- [Görevler]
• 1. Aşağıdaki mahkeme kararından bir bölümü olduğu gibi tekrarlayın. Bölüm, içinde "Görüntülediğiniz mahkeme kararı" bulunan sözlerle başlasın ve "DAVA:Tazminat (Hizmet Sözleşmesinden Kaynaklanan)" sözlerinden sonra bitsin.
• 2. Aşağıdaki mahkeme kararına göre şu ifadeler doğru mu? Her biri için evet ya da hayır deyin ve kararı belirleyen sözleri metinden tırnak içinde aktarın.
(a) Dava 11/09/2020 tarihinde açılmıştır.
(b) Sözleşmenin 8. maddesinde 50.000 USD cezai şart öngörülmüştür.
(c) Danışmanlık Sözleşmesi 01.08.2018 tarihinde imzalanmıştır.
• 3. Aşağıdaki mahkeme kararında "Davacı vekili dava dilekçesinde özetle" diye başlayan paragrafı, ana bilgileri koruyarak madde madde yeniden yazın.

- [Çıkarılan metin]
########################################

Emsal Mahkeme Kararı İstanbul 18. Asliye Ticaret Mahkemesi 2020/481 E. 2023/352 K. 05.05.2023 T.

Görüntülediğiniz mahkeme kararı kesinleşmiş bir karardır.

T.C.
İSTANBUL
18. ASLİYE TİCARET MAHKEMESİ

ESAS NO:2020/481 Esas
KARAR NO:2023/352

DAVA:Tazminat (Hizmet Sözleşmesinden Kaynaklanan)
DAVA TARİHİ:11/09/2020
KARAR TARİHİ:03/05/2023

Mahkememizde görülmekte olan Tazminat (Hizmet Sözleşmesinden Kaynaklanan) davasının yapılan açık yargılaması sonunda,
GEREĞİ DÜŞÜNÜLDÜ:
Davacı vekili dava dilekçesinde özetle; Müvekkili şirket ile davalı şirket arasında 01.08.2018 tarihinde Danışmanlık Sözleşmesi imzalandığını, Müvekkili şirketin, sözleşmedeki tüm edimlerini, özen ve sadakat ilkeleri gereğince titizlikle, tam, eksiksiz ve kusursuz olarak yerine getirdiğini, Sözleşmenin 5. maddesine göre “sözleşme imzalandığı gün İş sahibi tarafından 10.000,00+KDV olmak üzere müvekkile anlaşma bedeli ödeneceği ve Aylık 7.000,00+KDV olmak üzere müvekkile aylık danışmanlık bedeli ödeneceğinin belirlendiği, Anlaşma bedeli ve ilk aylık danışmanlık ücreti ödenmediği için …. Asliye Ticaret Mahkemesi …E. Sayılı dosyası için dava açılmış olup bu davada yetkisizlik kararı verildiğini, Davalı şirket tarafından müvekkiline, 24 aylık danışmanlık bedellerinin hiç bir şekilde ödenmediğini, sözleşmede belirlenen aylık danışmanlık bedeli olarak 23 aylık müvekkilin alacağı bulunmakla bu davadaki alacak talebinin ilk bölümünin bu olduğu, Taraflar arasında imzalanan sözleşmenin 8. maddesi gereğince tarafların sözleşmeye aykırı davranması halinde 100.000 USD cezai şartın ödenmesi kararlaştırıldığı, Davalı tarafa sözleşmenin başından sonuna kadar her zaman aykırı davranmış ve müvekkilinin cezai şart alacağı doğduğunu, fazlaya ilişkin her türlü talep ve dava hakları saklı kalmak kaydıyla şimdilik; fazlaya ilişkin haklarımız saklı kalmak üzere, şimdilik 23 aylık danışmanlık bedeli 1.000,00 TL’nin en yüksek faiz oranı ile ödenmesi ve davalının sözleşmeye aykırı davranması neticesinde sözleşmedeki cezai şart gereğince 1.000,00 TL ödenmesi, yargılama giderleri, masraf ve vekâlet ücretinin davalı şirkete yüklenmesine karar verilmesini talep etmektedir.

########################################

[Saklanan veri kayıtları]
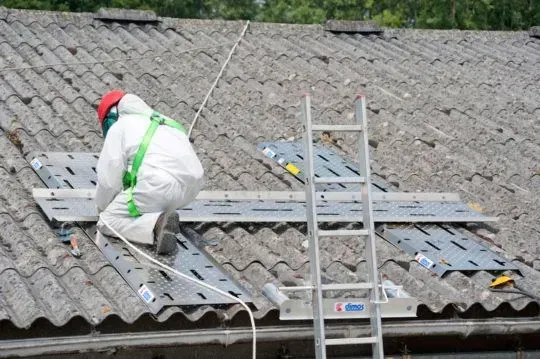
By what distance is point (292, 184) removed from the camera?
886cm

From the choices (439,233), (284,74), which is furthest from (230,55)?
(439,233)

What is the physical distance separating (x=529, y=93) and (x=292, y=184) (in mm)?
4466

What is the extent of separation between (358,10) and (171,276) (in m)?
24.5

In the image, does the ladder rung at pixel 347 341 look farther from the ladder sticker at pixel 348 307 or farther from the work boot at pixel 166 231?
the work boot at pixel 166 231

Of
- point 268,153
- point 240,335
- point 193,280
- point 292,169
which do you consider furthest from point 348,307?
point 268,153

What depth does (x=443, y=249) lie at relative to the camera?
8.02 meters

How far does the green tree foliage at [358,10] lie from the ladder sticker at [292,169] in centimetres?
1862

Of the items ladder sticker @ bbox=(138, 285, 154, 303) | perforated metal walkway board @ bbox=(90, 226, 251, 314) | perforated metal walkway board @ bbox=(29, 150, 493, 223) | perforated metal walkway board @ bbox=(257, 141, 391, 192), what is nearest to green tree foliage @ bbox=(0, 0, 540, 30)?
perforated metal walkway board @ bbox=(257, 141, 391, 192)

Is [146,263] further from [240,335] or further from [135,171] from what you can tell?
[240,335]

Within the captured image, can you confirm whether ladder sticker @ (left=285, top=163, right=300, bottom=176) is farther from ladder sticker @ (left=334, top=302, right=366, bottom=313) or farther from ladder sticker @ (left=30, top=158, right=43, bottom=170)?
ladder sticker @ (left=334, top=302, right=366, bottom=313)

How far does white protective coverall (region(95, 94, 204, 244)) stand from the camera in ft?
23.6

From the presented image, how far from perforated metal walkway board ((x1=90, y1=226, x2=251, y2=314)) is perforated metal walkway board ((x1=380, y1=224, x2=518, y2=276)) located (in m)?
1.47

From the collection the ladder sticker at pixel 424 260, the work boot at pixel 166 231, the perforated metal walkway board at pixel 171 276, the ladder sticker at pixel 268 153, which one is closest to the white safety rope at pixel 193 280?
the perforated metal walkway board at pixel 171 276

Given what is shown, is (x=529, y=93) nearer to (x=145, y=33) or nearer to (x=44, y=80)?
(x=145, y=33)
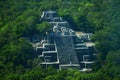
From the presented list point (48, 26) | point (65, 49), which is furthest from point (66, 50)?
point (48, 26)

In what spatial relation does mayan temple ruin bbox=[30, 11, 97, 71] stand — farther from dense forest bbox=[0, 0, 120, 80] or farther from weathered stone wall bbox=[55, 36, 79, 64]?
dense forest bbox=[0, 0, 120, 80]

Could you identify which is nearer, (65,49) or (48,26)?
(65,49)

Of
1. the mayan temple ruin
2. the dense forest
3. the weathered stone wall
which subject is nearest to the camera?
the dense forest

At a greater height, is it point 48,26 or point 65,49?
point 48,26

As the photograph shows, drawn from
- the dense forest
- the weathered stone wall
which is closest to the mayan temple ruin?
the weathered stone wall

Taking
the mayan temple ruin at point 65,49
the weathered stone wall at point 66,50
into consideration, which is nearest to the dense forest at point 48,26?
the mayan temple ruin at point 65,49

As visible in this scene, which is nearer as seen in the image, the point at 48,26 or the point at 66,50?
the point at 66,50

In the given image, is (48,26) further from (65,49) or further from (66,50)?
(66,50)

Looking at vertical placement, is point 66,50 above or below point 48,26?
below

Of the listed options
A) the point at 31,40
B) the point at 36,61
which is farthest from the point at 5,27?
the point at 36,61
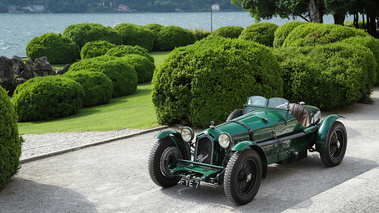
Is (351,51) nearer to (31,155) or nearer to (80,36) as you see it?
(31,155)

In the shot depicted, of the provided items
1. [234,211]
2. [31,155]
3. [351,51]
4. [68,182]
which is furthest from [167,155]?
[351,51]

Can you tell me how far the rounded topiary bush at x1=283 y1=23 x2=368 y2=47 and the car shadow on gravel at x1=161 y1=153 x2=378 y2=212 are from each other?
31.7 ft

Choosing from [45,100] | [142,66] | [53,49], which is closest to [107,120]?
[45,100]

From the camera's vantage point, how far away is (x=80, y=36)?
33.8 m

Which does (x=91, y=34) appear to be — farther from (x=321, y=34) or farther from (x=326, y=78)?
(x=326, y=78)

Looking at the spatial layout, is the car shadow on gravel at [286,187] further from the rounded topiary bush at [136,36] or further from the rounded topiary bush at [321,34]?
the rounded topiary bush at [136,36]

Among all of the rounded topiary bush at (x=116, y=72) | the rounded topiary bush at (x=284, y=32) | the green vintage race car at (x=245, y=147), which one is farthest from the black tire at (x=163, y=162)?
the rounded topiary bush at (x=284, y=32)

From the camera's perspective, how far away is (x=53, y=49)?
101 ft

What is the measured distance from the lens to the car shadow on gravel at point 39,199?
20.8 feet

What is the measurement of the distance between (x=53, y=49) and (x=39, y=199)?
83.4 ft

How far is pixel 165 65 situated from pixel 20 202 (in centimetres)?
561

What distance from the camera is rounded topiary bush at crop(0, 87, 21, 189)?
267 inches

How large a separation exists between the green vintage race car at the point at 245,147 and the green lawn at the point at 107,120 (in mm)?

########################################

- [Alıştırmanın cevapları]
• 1.
Görüntülediğiniz mahkeme kararı kesinleşmiş bir karardır.

T.C.
İSTANBUL
18. ASLİYE TİCARET MAHKEMESİ

ESAS NO:2020/481 Esas
KARAR NO:2023/352

DAVA:Tazminat (Hizmet Sözleşmesinden Kaynaklanan)

• 2.
(a) Evet: "DAVA TARİHİ:11/09/2020"
(b) Hayır: "100.000 USD cezai şartın ödenmesi kararlaştırıldığı"
(c) Evet: "01.08.2018 tarihinde Danışmanlık Sözleşmesi imzalandığını"

• 3.
- Davacı şirket ile davalı şirket arasında 01.08.2018 tarihinde Danışmanlık Sözleşmesi imzalanmıştır.
- Davacıya göre şirket, sözleşmedeki tüm edimlerini özen ve sadakat ilkelerine uygun olarak eksiksiz yerine getirmiştir.
- Sözleşmenin 5. maddesine göre imza günü 10.000,00+KDV anlaşma bedeli, ayrıca aylık 7.000,00+KDV danışmanlık bedeli ödenecektir.
- Anlaşma bedeli ve ilk aylık ücret ödenmediği için bir dava açılmış, bu davada yetkisizlik kararı verilmiştir.
- Davacıya göre davalı, 24 aylık danışmanlık bedelini hiç ödememiştir. Davacının 23 aylık danışmanlık bedeli alacağı bulunmaktadır.
- Sözleşmenin 8. maddesine göre sözleşmeye aykırı davranan taraf 100.000 USD cezai şart ödeyecektir. Davacıya göre davalı sözleşmeye baştan sona aykırı davranmış ve cezai şart alacağı doğmuştur.
- Talepler, fazlaya ilişkin haklar saklı tutularak şunlardır: 23 aylık danışmanlık bedeli için şimdilik 1.000,00 TL'nin en yüksek faizle ödenmesi, cezai şart için 1.000,00 TL ödenmesi ve yargılama giderleri, masraflar ile vekâlet ücretinin davalıya yüklenmesi.